It’s official – Australia in a 2-speed economy

Glenn Stevens - Governor of the Reserve Bank of Australia

The economic imbalance of Australia’s economy is official. Governor of the Reserve Bank of Australia, Mr Glenn Stevens had previously warned of the massive demand pull generated by Australia’s booming mining industry whilst the rest of the economy is stuck in the slow lane. Official employment figures from Access Economics for the year to the end of August 2010 showed that employment in the mining industry rose by 16% and construction by 3% as more workers are drawn to the resources boom. At the same time, more than 22,000 jobs were lost in manufacturing, down 2% in the past year and the arts and recreation sector, which takes in the embattled tourism sector, fell by 4.5%.

Whilst workers are flocking to the mining industry in droves, the high Australian dollar is pushing some of the nation’s most iconic industries to the brink.

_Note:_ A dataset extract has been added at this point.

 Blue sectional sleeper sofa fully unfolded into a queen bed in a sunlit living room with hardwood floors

It is not new the mining boom in the early to mid 2000’s has created more wealth in mining states like Western Australia. However, coupled with the high dollar as a result of the boom, firms which are exposed to the export market are severely affected as their products become less competitive in the international market.

John Haines, chief executive of Haines Group, one of the nation’s largest boatbuilders, says his manufacturing operation will soon switch to a four-day week.

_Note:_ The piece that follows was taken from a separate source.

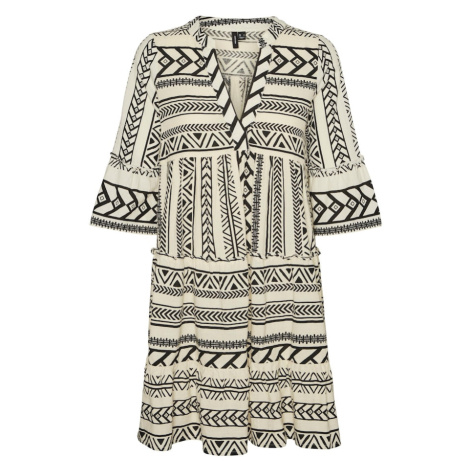 VERO MODA Košeľové šaty 'Dicthe'  krémová / antracitová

“We are down 60 per cent and we are pulling back to a four-day week,” he said. “We are taking extended holidays over Christmas hoping that we might see some more work come in. I speak to a lot of our competitors, and they are all the same.” . The issue is complicated by cheap imports from the US. Mr Haines said a 6m Australian boat that would normally sell for up to $60,000, was facing competition from second-hand US boats selling for as little as $15,000. He said this would affect the market for years to come.

Brad Teys, the chief executive of Teys Brothers Holdings, which kills about one million cattle a year in Queensland and South Australia, said the high dollar was squeezing beef producers because contracts were written in US dollars. “I’d say it would be very marginal for them – their costs are increasing diesel power, fertiliser, water, rates and I’d say most people would be finding it very difficult in the cattle industry,” he said.

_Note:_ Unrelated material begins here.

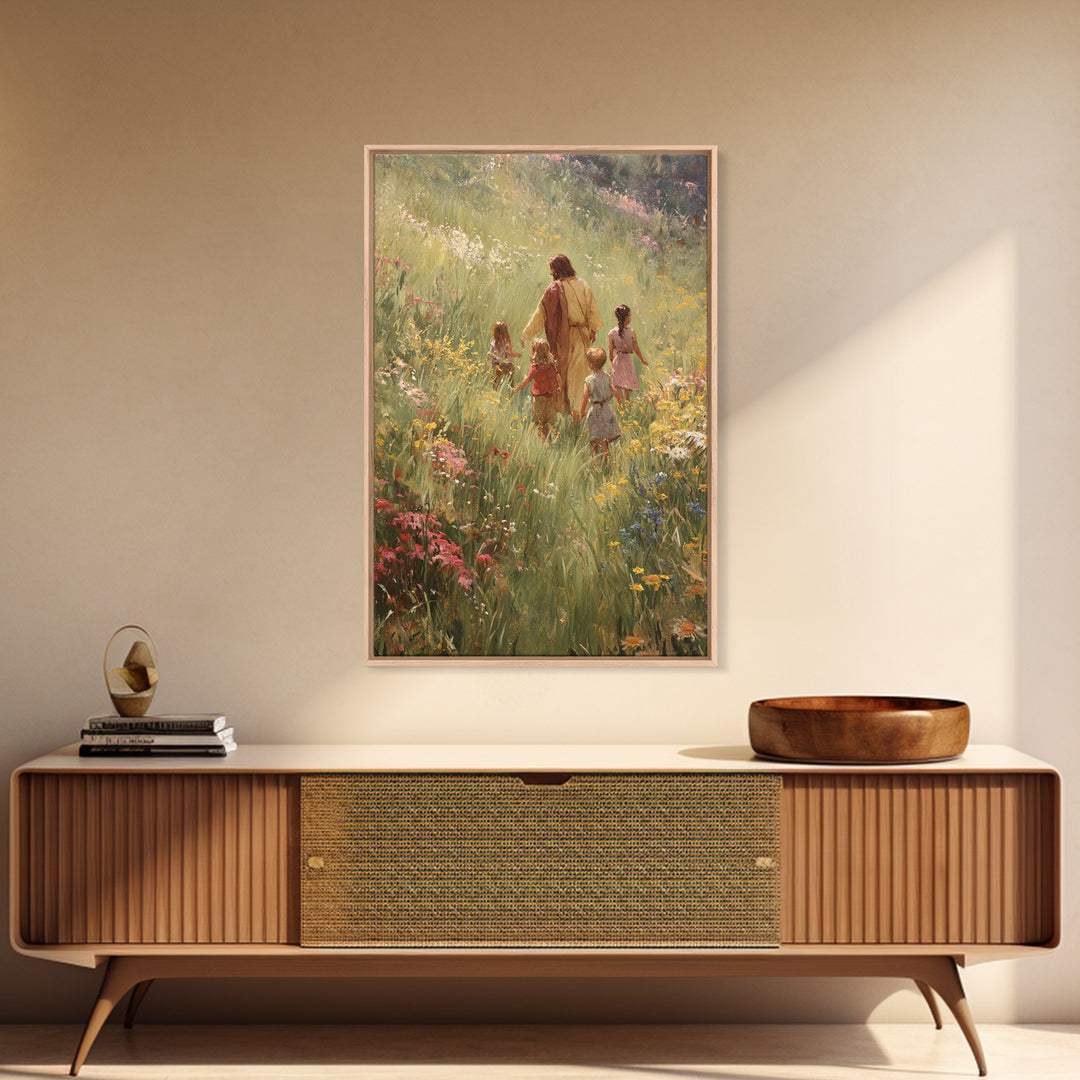 Grace In Bloom | Framed Canvas Print | Christian Art Canvas | Christian Wall Art | Jesus Painting | Christian Decor | Christmas Art Prints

Graham Packer, whose Packer Leather makes the covers for Kookaburra cricket balls, said the company was being squeezed by a high dollar on the one hand and high interest rates on the other. It was looking at taking some production overseas and finding cost savings.  “We’re getting pressured to reduce prices as a result of our currency and our internal costs,” Mr Packer said.

“They don’t want to pay the increased prices and what the currency is doing to us, we are feeling a horrible squeeze. Between the banks and their wretched interest rates and their risk margins . . . and the high dollar, we are getting squeezed from both sides.” He said the company could survive with a dollar at US85c but at near-parity “you just keep believing that things will change”.